=== Provided entries ===

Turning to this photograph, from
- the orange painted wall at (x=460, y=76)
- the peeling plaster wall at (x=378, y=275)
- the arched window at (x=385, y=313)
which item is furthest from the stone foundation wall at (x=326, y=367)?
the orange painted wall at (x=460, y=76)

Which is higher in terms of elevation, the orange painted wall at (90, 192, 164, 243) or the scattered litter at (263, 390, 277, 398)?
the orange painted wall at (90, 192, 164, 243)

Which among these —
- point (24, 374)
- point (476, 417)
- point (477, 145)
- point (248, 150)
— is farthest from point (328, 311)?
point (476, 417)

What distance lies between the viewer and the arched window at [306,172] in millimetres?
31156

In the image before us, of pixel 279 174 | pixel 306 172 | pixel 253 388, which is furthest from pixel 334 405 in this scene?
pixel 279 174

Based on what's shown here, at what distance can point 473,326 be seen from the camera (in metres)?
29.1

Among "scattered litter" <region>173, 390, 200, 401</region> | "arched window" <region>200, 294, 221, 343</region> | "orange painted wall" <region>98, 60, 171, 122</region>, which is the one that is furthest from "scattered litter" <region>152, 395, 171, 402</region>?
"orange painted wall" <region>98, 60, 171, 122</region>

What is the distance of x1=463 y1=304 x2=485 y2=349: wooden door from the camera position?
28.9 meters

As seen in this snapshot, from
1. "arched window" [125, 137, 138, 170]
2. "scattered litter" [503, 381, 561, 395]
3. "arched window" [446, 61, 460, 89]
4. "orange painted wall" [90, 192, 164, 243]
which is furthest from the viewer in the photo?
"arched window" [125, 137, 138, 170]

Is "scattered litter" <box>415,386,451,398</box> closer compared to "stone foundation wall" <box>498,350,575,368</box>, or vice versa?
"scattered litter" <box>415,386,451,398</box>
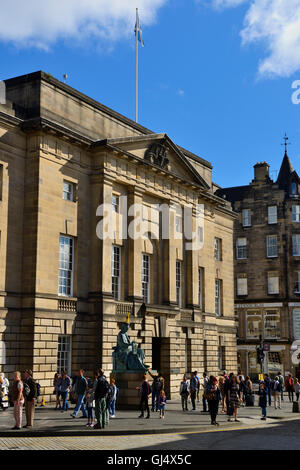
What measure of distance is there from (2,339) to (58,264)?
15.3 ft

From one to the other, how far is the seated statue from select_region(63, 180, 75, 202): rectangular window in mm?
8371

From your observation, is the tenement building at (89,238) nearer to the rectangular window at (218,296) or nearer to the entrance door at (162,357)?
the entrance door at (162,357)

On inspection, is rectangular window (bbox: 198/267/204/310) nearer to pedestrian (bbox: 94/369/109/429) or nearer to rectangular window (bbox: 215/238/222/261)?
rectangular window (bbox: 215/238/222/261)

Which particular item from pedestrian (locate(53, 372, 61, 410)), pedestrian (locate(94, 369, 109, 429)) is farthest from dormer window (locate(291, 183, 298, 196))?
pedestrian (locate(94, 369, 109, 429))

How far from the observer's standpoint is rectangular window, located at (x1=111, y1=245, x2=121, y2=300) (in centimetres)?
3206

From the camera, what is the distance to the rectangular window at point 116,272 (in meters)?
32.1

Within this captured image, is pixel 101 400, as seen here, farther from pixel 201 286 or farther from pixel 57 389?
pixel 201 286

===

• [Stated goal]:
Edit all of the records above by replacing every occurrence of "farthest" with "most distant" and leaving everything else unchanged. Omit the pictures from your version.

• [Correct output]:
Turning to this photograph, from
- the orange painted wall at (x=460, y=76)
- the peeling plaster wall at (x=378, y=275)
- the arched window at (x=385, y=313)
which item is furthest from the stone foundation wall at (x=326, y=367)?
the orange painted wall at (x=460, y=76)

Which is higher in terms of elevation, the orange painted wall at (90, 192, 164, 243) or the scattered litter at (263, 390, 277, 398)?
the orange painted wall at (90, 192, 164, 243)

Which among these —
- point (24, 374)
- point (476, 417)
- point (477, 145)
- point (248, 150)
— is most distant from point (328, 311)?
point (476, 417)

What distance lies between the viewer and the arched window at [306,172] in millimetres?
31156

In the image before us, of pixel 279 174 | pixel 306 172 | pixel 253 388, which is furthest from pixel 334 405 in this scene?
pixel 279 174

Based on what's shown here, at what distance can point 473,326 be seen from the camera (in metres)?
29.1

Among "scattered litter" <region>173, 390, 200, 401</region> | "arched window" <region>200, 294, 221, 343</region> | "orange painted wall" <region>98, 60, 171, 122</region>, which is the one that is furthest from "scattered litter" <region>152, 395, 171, 402</region>?
"orange painted wall" <region>98, 60, 171, 122</region>

What is the distance of x1=463 y1=304 x2=485 y2=349: wooden door from the camera position?
28.9 meters

As seen in this snapshot, from
1. "arched window" [125, 137, 138, 170]
2. "scattered litter" [503, 381, 561, 395]
3. "arched window" [446, 61, 460, 89]
4. "orange painted wall" [90, 192, 164, 243]
which is furthest from the viewer in the photo?
"arched window" [125, 137, 138, 170]

Is "scattered litter" <box>415,386,451,398</box> closer compared to "stone foundation wall" <box>498,350,575,368</box>, or vice versa?
"scattered litter" <box>415,386,451,398</box>
What measure of distance is there from (2,339) to (58,264)?
15.3 ft

From one to the other, how far is the seated statue from select_region(63, 180, 75, 202): rectangular window in mm?
8371

From your observation, is the tenement building at (89,238) nearer to the rectangular window at (218,296) or nearer to the entrance door at (162,357)?
the entrance door at (162,357)

On inspection, is rectangular window (bbox: 198/267/204/310) nearer to pedestrian (bbox: 94/369/109/429) or nearer to rectangular window (bbox: 215/238/222/261)?
rectangular window (bbox: 215/238/222/261)

Which particular item from pedestrian (locate(53, 372, 61, 410)), pedestrian (locate(94, 369, 109, 429)) is most distant from dormer window (locate(291, 183, 298, 196))?
pedestrian (locate(94, 369, 109, 429))

How far from the observer's standpoint is rectangular window, located at (x1=111, y1=245, x2=121, y2=300) (in centimetres)?
3206

From the camera, what is the distance to the rectangular window at point 116,272 (in meters)?
32.1

Within this captured image, is pixel 101 400, as seen here, farther from pixel 201 286 or farther from pixel 57 389?
pixel 201 286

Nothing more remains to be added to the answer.